Князь с интересом наблюдал за перепалкой, ожидая, чем она закончится. Он уже знал о высказываниях Никиты, и даже упомянул о них, но раскрывать имени того, кто неуважительно отзывался об этой первой победе, – а получалось, что и о нем, о князе, – не стал. Никита сам не сдержался и своим замечанием выдал себя. Видно, и в самом деле был обижен, что не его, а Василька князь взял с собой, и вот к этой обиде теперь добавилась зависть к славе победителя. А кто победитель? Он – князь. Его славят москвичи. И его победу пытается умалить сотник. Не понимает Никита этого, зависть глаза застилает. «Что ж нарыв прорвался, и это хорошо», – думал князь, переводя взгляд с одного лица на другое, замечая, как близкие его люди реагируют на сказанное.

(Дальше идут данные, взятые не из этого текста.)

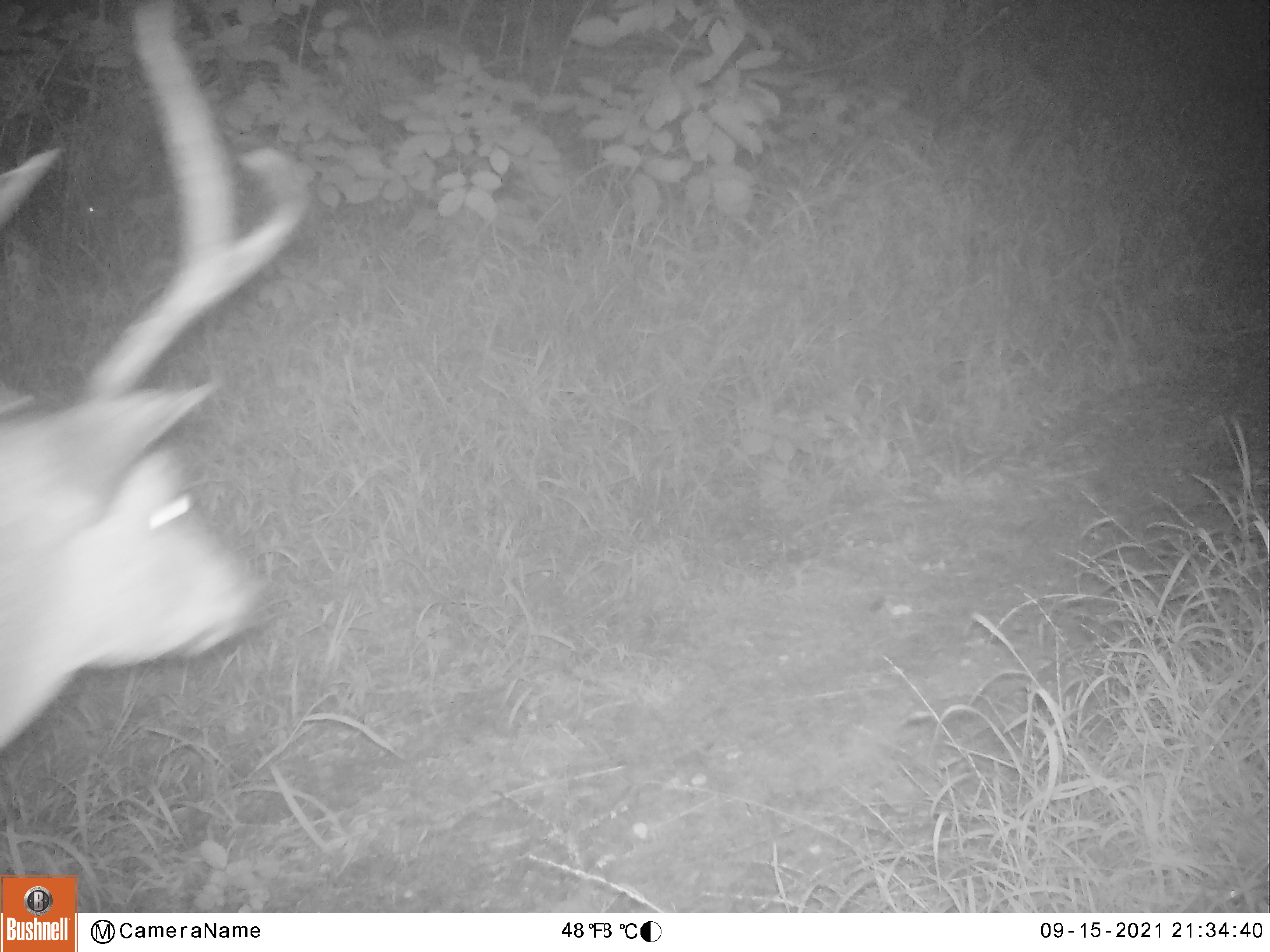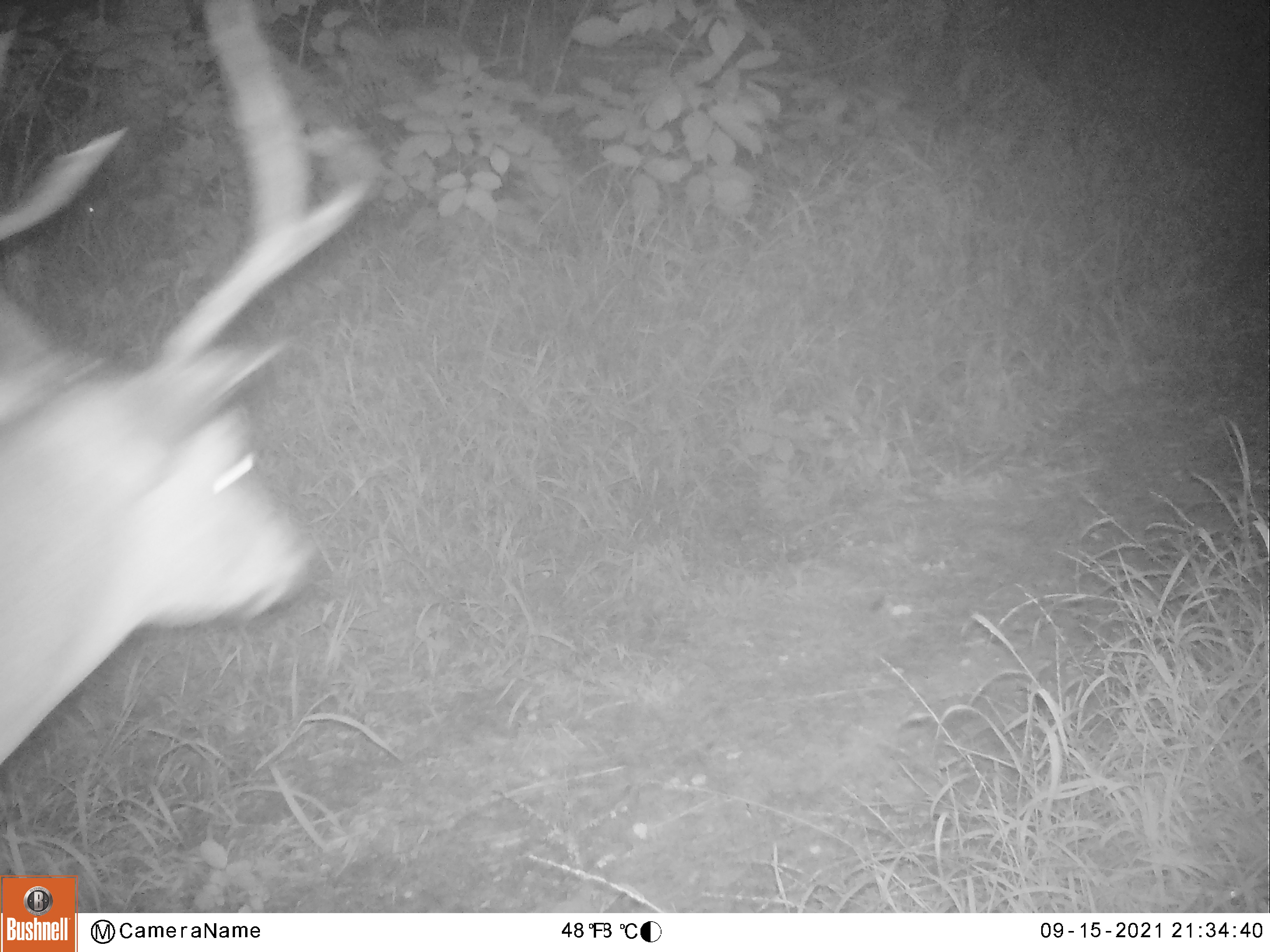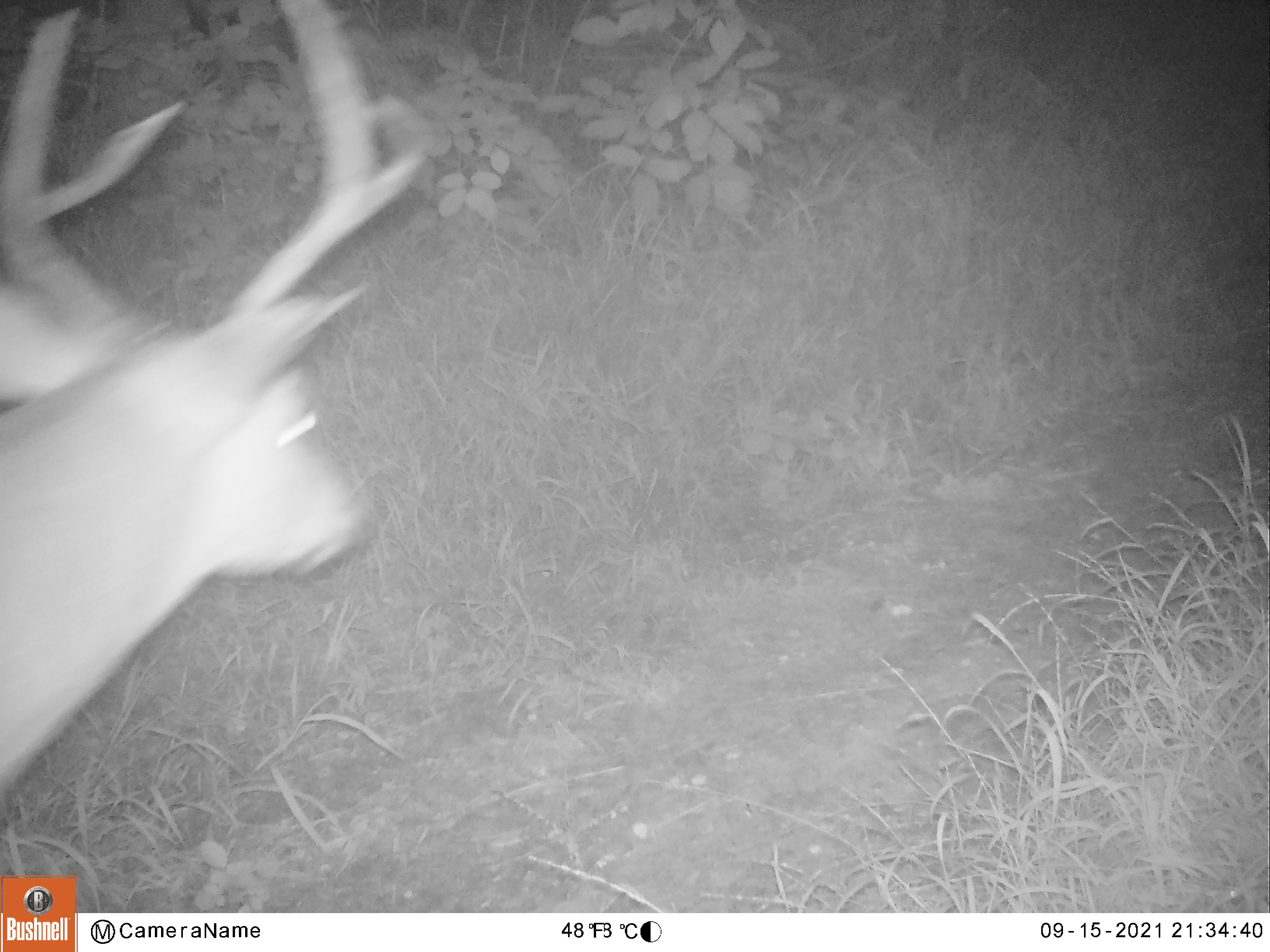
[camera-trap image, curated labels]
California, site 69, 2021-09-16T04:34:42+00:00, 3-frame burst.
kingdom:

– Ладно, ладно, уймитесь, – замахал руками Никита, словно от налетевших на него воронов, отбиваясь от противников, а потом, понурив голову, сказал негромко: – Правы вы все! Позавидовал!
– Ну, так бы сразу! А то «не показа–а-лся»! – совсем по–стариковски проворчал воевода.
– А как же не завидовать! Он у князя первым помощником сделался! – кивнув в сторону Василька, опять запальчиво заговорил Никита, выпячивая нижнюю губу и становясь похожим на ребенка, готового вот–вот расплакаться. – Теперь героем стал!
– Ишь какой, а ты думал век тебе одному в героях ходить! – отозвался кто‑то сидевший в конце стола.
– Правда, правда! Все уши прожужжал, я, мол, первым в Москве побывал и вас, мол, сюда привел. Вы бы, дескать, словно дети малые в лесах без меня заплутали, – с издевкой проговорил Тихон.
Слова его были встречены громким хохотом, поскольку вряд ли кто в княжеской дружине еще не слышал хвастливых слов сотника, который не уставал рассказывать всем о своем «героическом» поступке.
Засмеялся и сам Никита, зная за собой такой грех. На глазах его даже выступили слезы, то ли от смеха, то ли потому, что наконец‑то он избавился от всепоглощающей зависти, которая мучила его с того самого момента, как князь приказал ему остаться в Москве и следить здесь за порядком, а сам ушел из города с сотней Василька. Смех только пошел на убыль, как новое замечание заставило содрогнуться от богатырского хохота стены гридницы.
– Никита потому так говорил, что сразу понял: теперь все девицы–красавицы только на Василька и будут смотреть, – сказал с едкой усмешкой Демид.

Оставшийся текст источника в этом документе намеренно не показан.